**Work to complete:**
Please reproduce, word for word, the stretch of records from the line containing "How far from the camera is" through the line containing "Answer: [301,283] →", including both of those lines and nothing else.

**Given records:**
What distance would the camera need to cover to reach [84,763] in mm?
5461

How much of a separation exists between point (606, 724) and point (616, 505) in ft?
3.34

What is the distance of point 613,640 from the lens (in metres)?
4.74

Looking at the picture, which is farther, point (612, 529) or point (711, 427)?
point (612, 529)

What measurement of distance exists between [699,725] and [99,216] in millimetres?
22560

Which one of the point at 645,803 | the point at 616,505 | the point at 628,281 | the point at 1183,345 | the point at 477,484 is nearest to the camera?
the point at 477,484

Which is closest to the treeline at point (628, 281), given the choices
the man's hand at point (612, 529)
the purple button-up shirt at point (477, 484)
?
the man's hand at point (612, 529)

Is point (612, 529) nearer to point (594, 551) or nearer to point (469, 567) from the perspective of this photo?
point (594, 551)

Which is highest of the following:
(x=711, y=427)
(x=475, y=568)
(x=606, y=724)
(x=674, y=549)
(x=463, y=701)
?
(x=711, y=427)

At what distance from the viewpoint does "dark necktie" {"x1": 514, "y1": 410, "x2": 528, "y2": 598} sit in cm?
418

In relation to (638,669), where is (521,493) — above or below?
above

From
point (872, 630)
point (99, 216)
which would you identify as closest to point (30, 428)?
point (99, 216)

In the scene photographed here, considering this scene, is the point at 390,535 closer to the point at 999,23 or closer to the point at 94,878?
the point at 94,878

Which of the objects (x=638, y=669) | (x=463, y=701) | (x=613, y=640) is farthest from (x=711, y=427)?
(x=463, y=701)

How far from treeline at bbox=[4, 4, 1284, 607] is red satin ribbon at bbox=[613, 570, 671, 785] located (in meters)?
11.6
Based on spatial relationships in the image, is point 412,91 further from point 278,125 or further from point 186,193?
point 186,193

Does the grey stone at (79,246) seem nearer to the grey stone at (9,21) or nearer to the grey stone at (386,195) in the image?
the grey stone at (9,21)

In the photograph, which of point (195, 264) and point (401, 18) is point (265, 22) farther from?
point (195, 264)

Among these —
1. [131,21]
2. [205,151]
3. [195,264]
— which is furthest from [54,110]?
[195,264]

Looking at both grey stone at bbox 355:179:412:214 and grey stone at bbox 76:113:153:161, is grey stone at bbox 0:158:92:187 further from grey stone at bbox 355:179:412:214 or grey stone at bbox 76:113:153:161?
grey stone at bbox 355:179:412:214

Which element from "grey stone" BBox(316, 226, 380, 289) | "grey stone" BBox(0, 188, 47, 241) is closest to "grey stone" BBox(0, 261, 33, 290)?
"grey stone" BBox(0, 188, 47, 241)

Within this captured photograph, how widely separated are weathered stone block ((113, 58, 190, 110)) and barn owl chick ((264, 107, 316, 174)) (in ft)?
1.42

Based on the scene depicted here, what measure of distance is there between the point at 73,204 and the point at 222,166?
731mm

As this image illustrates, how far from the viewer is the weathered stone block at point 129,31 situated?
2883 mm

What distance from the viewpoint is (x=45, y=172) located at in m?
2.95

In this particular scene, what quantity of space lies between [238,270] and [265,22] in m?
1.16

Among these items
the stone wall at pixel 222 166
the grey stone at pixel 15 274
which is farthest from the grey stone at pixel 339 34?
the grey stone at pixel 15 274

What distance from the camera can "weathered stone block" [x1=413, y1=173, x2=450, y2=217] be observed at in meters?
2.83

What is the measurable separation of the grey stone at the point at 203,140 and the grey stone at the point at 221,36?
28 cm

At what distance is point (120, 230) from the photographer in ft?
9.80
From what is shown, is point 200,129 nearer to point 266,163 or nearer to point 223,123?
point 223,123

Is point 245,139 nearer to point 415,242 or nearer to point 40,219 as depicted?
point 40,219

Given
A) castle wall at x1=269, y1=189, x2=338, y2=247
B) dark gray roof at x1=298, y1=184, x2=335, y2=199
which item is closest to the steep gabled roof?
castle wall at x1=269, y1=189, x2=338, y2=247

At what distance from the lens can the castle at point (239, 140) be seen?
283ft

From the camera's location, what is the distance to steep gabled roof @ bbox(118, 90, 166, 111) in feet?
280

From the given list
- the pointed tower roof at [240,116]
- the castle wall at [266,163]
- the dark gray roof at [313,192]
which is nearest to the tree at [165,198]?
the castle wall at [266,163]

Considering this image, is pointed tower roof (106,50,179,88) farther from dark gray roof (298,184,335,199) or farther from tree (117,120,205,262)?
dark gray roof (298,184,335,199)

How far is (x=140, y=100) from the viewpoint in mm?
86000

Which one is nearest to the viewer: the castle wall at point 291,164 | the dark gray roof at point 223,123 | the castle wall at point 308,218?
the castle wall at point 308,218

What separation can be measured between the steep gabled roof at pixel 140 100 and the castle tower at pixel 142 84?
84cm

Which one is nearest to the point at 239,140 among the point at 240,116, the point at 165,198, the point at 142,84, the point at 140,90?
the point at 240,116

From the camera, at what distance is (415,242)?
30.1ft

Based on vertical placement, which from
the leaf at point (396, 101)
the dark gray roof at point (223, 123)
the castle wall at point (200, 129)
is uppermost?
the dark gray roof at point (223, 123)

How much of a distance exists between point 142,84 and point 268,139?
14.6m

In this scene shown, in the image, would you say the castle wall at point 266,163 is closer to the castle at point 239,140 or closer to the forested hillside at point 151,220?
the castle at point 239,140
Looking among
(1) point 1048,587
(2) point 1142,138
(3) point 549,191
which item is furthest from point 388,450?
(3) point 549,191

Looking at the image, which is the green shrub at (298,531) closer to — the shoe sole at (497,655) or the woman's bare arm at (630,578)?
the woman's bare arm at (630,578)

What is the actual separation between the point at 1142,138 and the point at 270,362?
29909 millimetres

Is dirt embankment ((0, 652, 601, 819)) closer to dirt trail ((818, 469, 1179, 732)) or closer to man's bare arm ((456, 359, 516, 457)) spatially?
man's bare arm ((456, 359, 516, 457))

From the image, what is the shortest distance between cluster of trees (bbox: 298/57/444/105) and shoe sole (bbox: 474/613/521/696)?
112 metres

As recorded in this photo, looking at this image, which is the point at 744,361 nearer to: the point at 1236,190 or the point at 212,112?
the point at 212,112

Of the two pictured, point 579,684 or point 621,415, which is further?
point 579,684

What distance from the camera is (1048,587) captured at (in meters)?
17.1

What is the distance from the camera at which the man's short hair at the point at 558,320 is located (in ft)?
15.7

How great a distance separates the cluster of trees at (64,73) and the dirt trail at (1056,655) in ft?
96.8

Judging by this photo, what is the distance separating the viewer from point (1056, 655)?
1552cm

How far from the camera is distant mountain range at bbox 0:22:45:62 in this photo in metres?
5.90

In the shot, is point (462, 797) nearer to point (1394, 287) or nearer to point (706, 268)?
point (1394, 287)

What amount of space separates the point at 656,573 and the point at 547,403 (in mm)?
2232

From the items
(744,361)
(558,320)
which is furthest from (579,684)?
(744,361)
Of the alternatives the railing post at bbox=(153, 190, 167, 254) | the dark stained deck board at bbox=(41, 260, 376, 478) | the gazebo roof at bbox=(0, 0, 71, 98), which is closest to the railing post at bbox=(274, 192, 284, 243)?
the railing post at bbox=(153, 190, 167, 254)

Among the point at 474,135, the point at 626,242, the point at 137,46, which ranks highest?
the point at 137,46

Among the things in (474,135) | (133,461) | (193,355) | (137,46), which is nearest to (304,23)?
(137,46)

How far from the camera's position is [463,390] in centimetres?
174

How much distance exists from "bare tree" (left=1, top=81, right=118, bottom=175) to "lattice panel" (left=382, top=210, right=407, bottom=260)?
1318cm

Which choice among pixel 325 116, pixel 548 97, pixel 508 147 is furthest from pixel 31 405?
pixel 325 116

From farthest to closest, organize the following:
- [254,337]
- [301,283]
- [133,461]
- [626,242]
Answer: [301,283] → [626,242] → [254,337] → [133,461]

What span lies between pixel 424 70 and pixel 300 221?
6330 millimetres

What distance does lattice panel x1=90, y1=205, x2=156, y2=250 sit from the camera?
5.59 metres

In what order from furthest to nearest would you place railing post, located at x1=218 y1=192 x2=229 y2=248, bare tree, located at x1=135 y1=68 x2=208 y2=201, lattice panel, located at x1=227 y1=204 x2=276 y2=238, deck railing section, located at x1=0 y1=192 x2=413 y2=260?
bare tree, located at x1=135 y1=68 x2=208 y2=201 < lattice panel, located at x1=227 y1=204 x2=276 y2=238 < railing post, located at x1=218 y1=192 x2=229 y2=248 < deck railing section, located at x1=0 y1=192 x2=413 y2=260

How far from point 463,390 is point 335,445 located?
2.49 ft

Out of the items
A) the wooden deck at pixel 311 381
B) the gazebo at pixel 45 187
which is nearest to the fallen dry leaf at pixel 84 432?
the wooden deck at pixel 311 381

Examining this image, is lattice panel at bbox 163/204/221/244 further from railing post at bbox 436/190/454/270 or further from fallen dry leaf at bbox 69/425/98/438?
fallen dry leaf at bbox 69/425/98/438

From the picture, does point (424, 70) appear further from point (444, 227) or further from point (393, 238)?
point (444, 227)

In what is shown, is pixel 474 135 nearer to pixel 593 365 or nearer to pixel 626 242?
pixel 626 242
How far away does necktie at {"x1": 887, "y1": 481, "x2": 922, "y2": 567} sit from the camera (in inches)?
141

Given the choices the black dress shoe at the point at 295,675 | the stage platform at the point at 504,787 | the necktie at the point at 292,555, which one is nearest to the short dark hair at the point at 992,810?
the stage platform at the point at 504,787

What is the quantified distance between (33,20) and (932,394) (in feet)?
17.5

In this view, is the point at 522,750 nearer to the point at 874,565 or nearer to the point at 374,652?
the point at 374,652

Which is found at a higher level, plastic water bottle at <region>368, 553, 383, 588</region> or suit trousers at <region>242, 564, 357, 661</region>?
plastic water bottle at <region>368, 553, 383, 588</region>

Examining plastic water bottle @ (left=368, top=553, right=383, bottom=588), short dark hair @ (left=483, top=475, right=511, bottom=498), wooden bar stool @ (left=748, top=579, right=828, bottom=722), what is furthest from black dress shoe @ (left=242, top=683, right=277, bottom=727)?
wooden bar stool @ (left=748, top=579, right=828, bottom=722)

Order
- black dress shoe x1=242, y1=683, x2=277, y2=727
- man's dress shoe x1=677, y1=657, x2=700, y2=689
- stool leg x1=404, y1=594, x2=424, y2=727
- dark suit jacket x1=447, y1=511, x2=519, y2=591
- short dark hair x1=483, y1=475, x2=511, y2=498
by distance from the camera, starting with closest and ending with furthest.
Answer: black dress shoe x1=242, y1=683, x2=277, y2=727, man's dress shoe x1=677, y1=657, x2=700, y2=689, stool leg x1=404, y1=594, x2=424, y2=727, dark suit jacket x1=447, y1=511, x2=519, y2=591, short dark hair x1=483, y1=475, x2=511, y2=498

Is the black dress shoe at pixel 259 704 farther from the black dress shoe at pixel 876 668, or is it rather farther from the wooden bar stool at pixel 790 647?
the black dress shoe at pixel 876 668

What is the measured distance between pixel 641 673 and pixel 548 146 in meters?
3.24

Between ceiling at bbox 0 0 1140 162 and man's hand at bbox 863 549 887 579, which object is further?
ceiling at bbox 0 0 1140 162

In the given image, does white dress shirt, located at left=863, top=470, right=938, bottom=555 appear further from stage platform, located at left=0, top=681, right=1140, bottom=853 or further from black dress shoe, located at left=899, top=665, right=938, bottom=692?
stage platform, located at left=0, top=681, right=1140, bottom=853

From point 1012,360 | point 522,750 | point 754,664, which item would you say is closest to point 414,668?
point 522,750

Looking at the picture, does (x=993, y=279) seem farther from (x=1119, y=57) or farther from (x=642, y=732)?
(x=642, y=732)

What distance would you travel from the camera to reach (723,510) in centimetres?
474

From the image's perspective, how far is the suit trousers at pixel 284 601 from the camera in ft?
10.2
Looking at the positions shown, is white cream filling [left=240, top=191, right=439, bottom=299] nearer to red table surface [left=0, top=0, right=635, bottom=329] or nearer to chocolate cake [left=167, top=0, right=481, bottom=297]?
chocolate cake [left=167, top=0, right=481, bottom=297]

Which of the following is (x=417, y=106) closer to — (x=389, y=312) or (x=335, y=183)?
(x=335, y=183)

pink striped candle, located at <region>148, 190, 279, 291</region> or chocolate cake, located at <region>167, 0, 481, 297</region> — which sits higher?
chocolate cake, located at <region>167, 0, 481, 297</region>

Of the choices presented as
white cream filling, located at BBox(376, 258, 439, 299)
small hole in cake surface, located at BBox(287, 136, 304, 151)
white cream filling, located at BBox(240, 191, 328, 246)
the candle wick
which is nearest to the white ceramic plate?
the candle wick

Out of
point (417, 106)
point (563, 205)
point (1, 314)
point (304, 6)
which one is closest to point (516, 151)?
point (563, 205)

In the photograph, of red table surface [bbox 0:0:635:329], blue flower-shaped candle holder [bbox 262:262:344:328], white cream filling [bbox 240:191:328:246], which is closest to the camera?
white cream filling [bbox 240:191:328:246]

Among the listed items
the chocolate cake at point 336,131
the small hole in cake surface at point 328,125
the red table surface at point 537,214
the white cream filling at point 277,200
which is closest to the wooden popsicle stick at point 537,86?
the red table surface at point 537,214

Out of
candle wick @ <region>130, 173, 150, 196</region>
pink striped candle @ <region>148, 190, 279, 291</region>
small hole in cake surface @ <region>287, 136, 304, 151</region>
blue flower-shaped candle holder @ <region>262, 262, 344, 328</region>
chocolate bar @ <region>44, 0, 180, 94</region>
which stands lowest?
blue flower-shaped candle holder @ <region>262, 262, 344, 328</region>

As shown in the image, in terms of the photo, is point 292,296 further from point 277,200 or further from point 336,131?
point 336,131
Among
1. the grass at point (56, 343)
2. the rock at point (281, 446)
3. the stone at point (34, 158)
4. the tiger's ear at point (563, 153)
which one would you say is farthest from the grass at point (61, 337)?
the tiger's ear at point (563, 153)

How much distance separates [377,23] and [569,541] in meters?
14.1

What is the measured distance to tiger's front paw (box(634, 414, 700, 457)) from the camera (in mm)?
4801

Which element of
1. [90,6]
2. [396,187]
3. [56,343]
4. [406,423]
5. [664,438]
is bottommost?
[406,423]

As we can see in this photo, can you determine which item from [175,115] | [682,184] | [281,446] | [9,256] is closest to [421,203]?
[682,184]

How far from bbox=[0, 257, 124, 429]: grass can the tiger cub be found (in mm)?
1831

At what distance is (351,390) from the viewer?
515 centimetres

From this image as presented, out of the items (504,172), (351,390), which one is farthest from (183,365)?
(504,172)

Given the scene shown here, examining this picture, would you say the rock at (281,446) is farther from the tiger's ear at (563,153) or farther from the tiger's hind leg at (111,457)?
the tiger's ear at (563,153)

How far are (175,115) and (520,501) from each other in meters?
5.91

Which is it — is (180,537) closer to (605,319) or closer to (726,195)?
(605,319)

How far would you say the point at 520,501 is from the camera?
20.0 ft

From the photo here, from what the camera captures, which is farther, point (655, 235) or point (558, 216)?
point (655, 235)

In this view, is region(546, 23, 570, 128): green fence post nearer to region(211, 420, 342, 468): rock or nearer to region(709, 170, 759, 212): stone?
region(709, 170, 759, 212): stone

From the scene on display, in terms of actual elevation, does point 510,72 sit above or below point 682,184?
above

**Exercise result:**
How far from the camera is distant mountain range at bbox 0:22:45:62 in this photo in metres?
5.90

In the shot, is point (462, 797) nearer to point (1394, 287) or nearer to point (706, 268)?
point (1394, 287)

What amount of space separates the point at 656,573 and the point at 547,403 (in mm)?
2232

From the items
(744,361)
(558,320)
which is furthest from (579,684)?
(744,361)
Of the alternatives the railing post at bbox=(153, 190, 167, 254) | the dark stained deck board at bbox=(41, 260, 376, 478) | the gazebo roof at bbox=(0, 0, 71, 98), which is closest to the railing post at bbox=(274, 192, 284, 243)?
the railing post at bbox=(153, 190, 167, 254)

Among the point at 474,135, the point at 626,242, the point at 137,46, which ranks highest?
the point at 137,46

Among the things in (474,135) | (133,461) | (193,355) | (137,46), which is nearest to (304,23)?
(137,46)

How far from the camera's position is [463,390] in centimetres?
174

How much distance exists from "bare tree" (left=1, top=81, right=118, bottom=175) to "lattice panel" (left=382, top=210, right=407, bottom=260)?
1318cm

Which choice among pixel 325 116, pixel 548 97, pixel 508 147 is furthest from pixel 31 405?
pixel 325 116

From farthest to closest, organize the following:
- [254,337]
- [301,283]
- [133,461]
- [626,242]
Answer: [301,283] → [626,242] → [254,337] → [133,461]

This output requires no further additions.